Assignment
Everything in the records below except the pictures must be written out exactly.

Data for processing
——————————

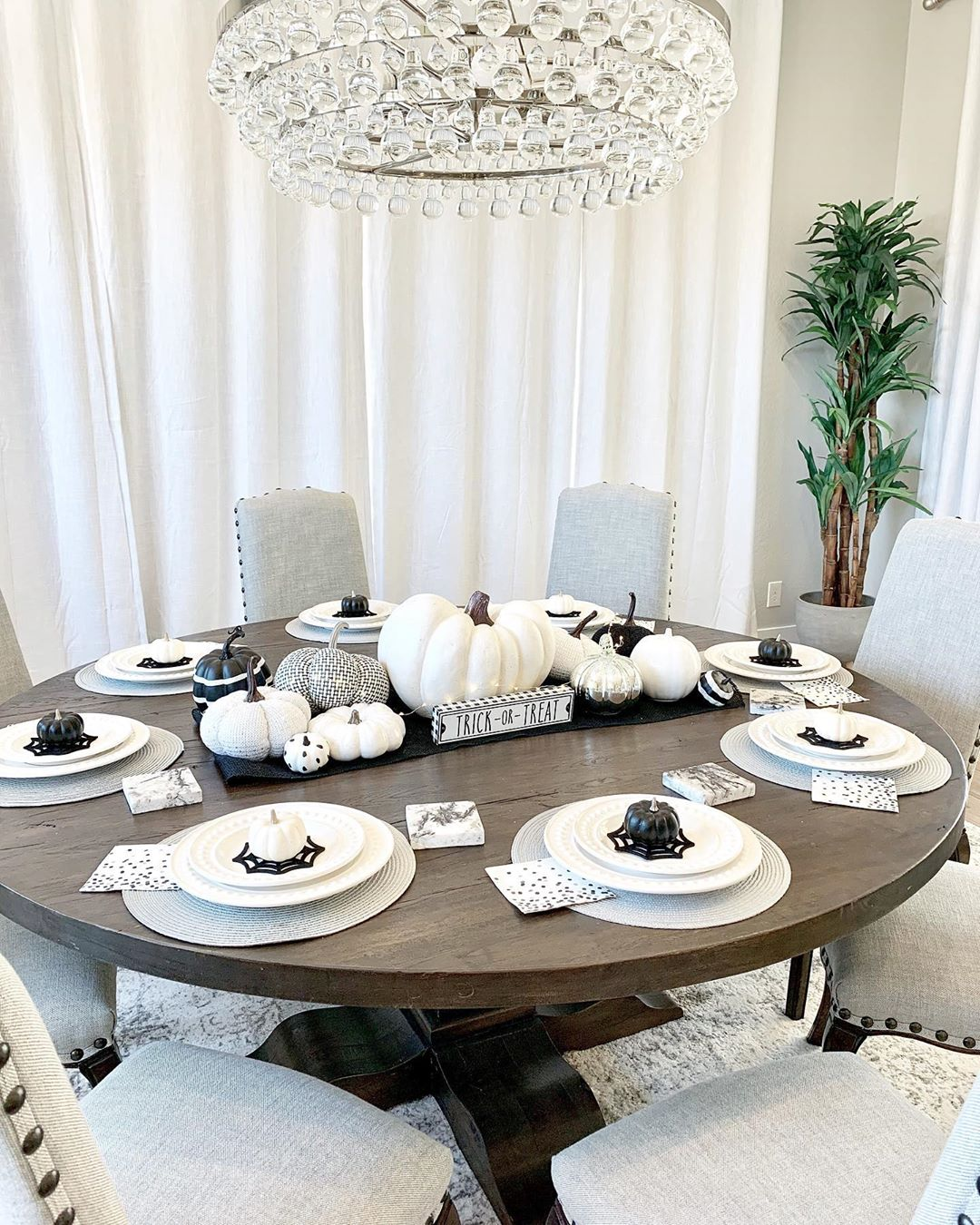White and Black Halloween Pumpkin Tablescape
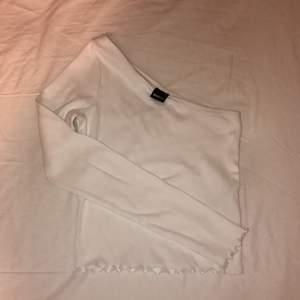Säljer denna vita topp från Gina tricot i storlek XS. Använd endast en gång då jag inte gilla hur den satt på mig men tycker den är jättefin annars:) Frakt tillkommer.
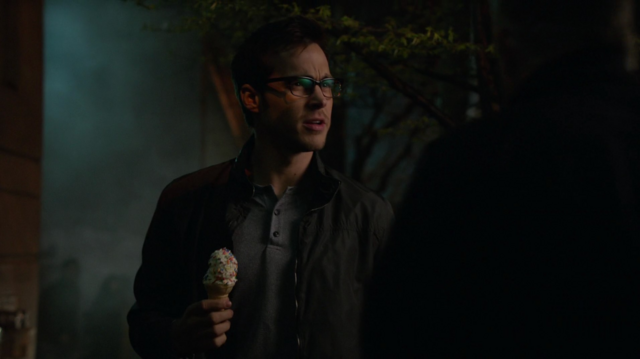 File:Mon-El sees his mother.png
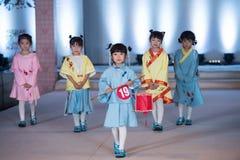 Η ένδυση-μόδα των δέκατων πέμπτων παιδιών σειράς παρουσιάζει Στοκ Φωτογραφία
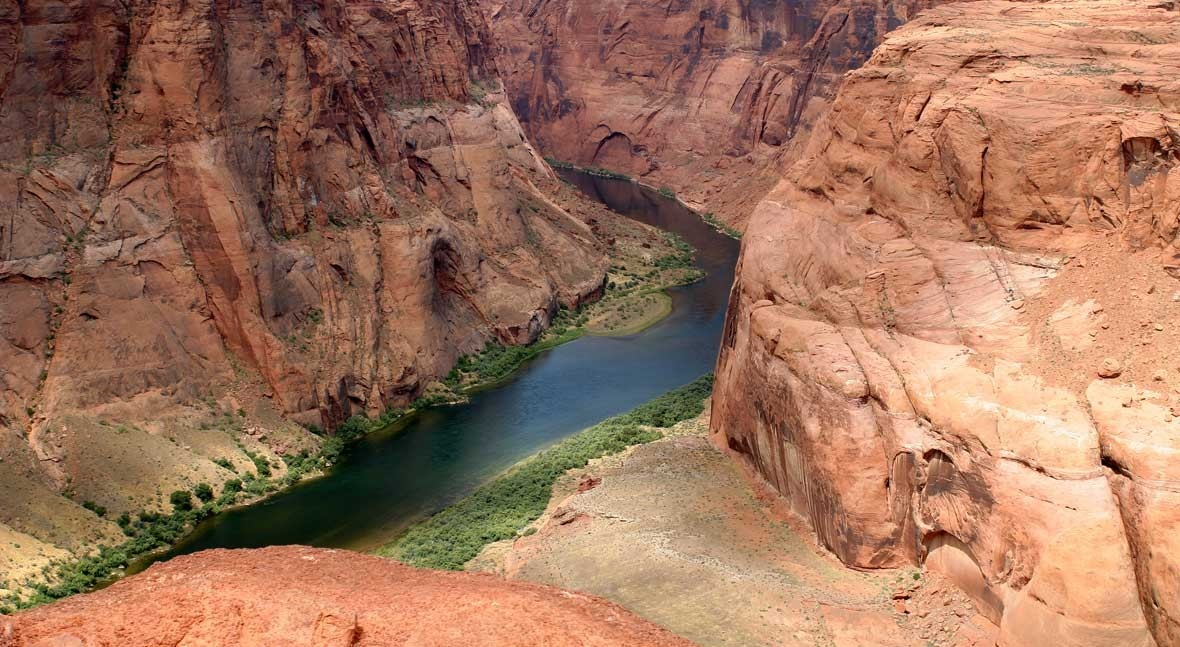 Diminishing water flow in the Colorado River raises risk of water shortages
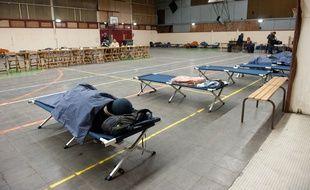 Cenon, 1er fevrier 2012. - Gymnase Palmer de Cenon requisitionne pour accueillir des SDF dans le cadre du plan Grand froid. - Photo : Sebastien Ortola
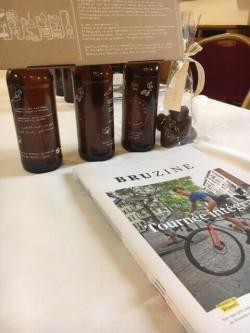 Gatz gidst collega's in Molenbeek en schenkt hen nieuw Brussels magazine Bruzine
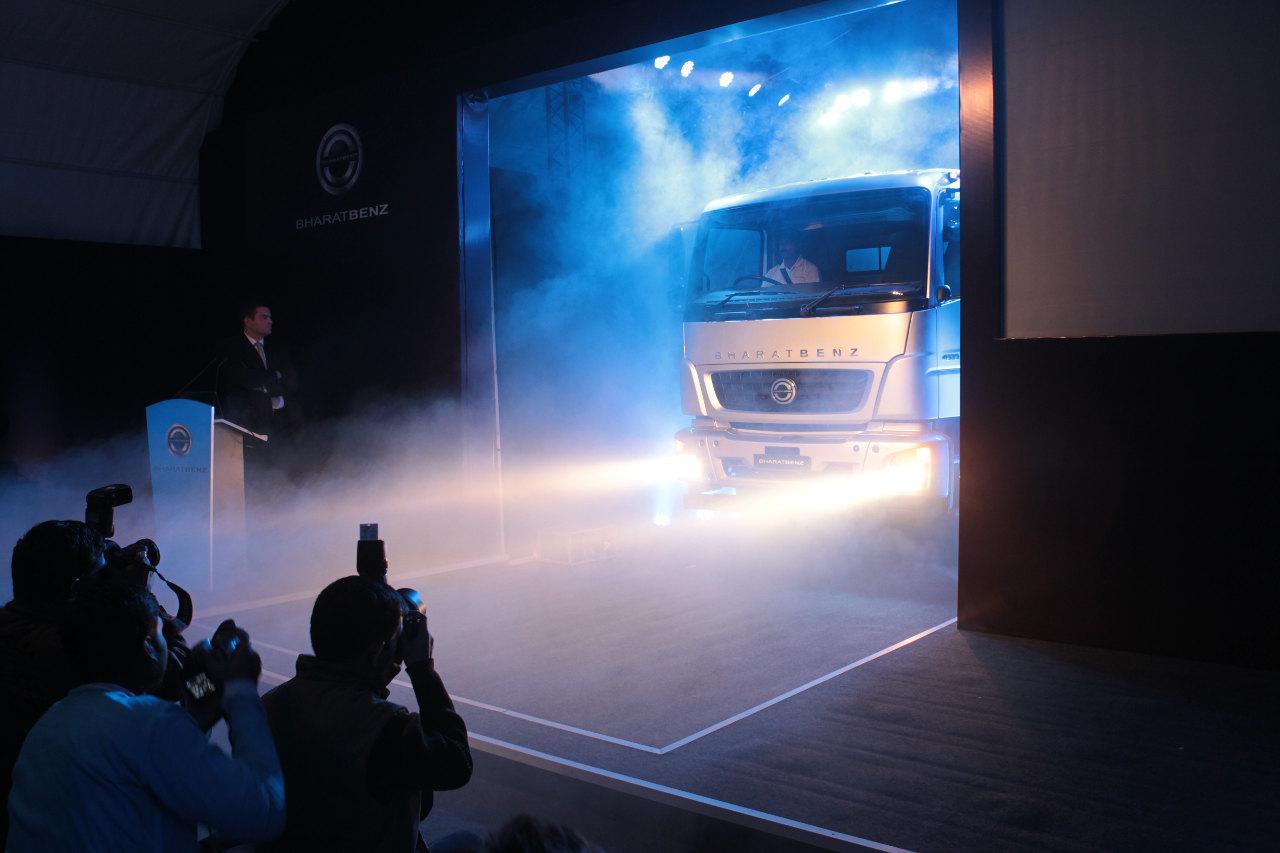 Az első BharatBenz tehergépkocsi hivatalos bemutatója 2012-ben Új-Delhiben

——————————

Written response
White and Black Halloween Pumpkin Tablescape
Säljer denna vita topp från Gina tricot i storlek XS. Använd endast en gång då jag inte gilla hur den satt på mig men tycker den är jättefin annars:) Frakt tillkommer.
 File:Mon-El sees his mother.png
 Η ένδυση-μόδα των δέκατων πέμπτων παιδιών σειράς παρουσιάζει Στοκ Φωτογραφία
 Diminishing water flow in the Colorado River raises risk of water shortages
 Cenon, 1er fevrier 2012. - Gymnase Palmer de Cenon requisitionne pour accueillir des SDF dans le cadre du plan Grand froid. - Photo : Sebastien Ortola
 Gatz gidst collega's in Molenbeek en schenkt hen nieuw Brussels magazine Bruzine
 Az első BharatBenz tehergépkocsi hivatalos bemutatója 2012-ben Új-Delhiben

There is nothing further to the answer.